When you copy the entries, keep every word exactly as it is and drop the images.

═════ SUPPLIED INFORMATION ═════

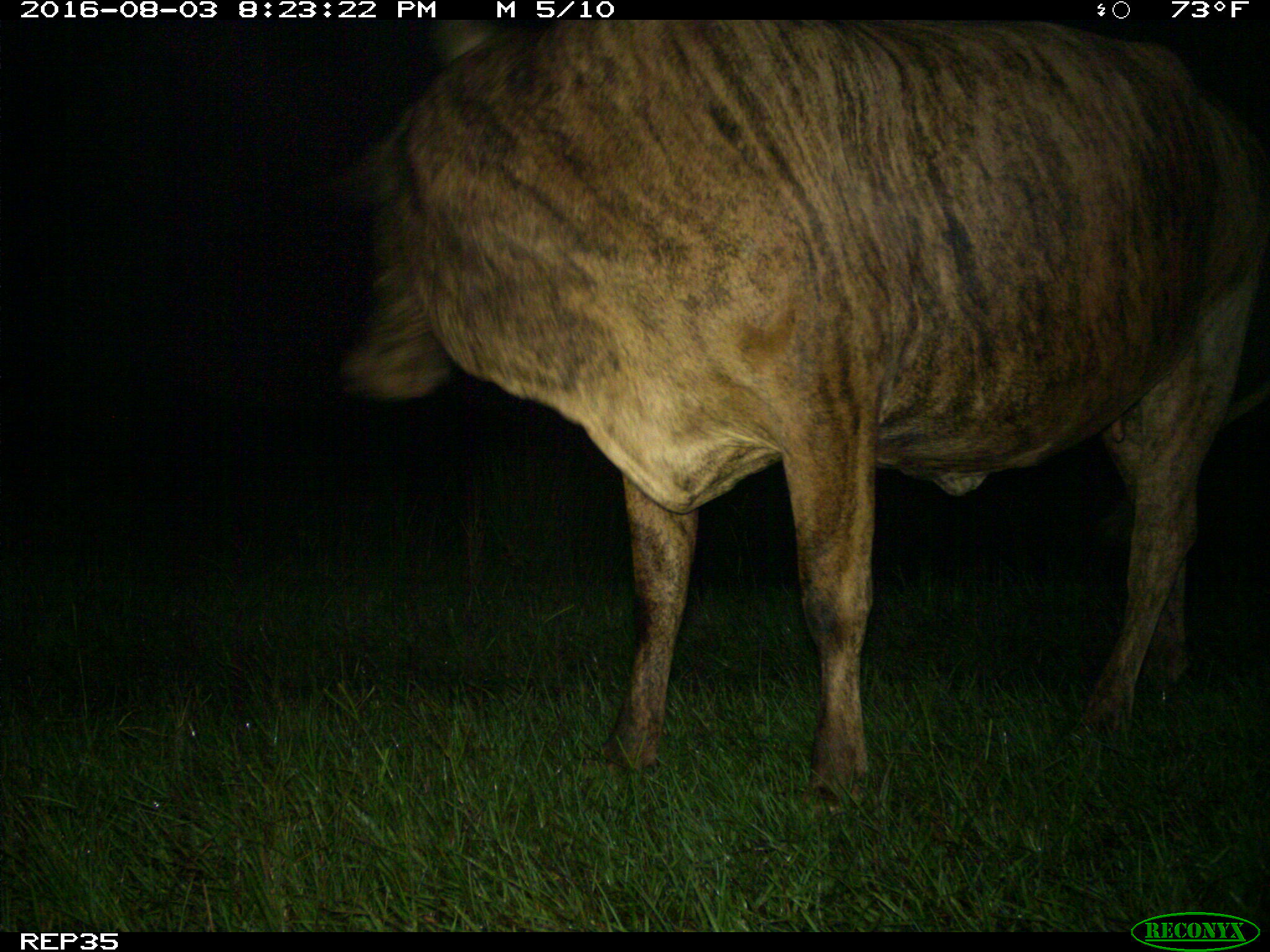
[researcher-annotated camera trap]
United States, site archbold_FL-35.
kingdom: Animalia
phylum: Chordata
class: Mammalia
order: Artiodactyla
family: Bovidae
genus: Bos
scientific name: Bos taurus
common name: domestic cow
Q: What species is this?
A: Bos taurus (domestic cow).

═════

SOLVED EXERCISE =>
[researcher-annotated camera trap]
United States, site archbold_FL-35.
kingdom: Animalia
phylum: Chordata
class: Mammalia
order: Artiodactyla
family: Bovidae
genus: Bos
scientific name: Bos taurus
common name: domestic cow
Q: What species is this?
A: Bos taurus (domestic cow).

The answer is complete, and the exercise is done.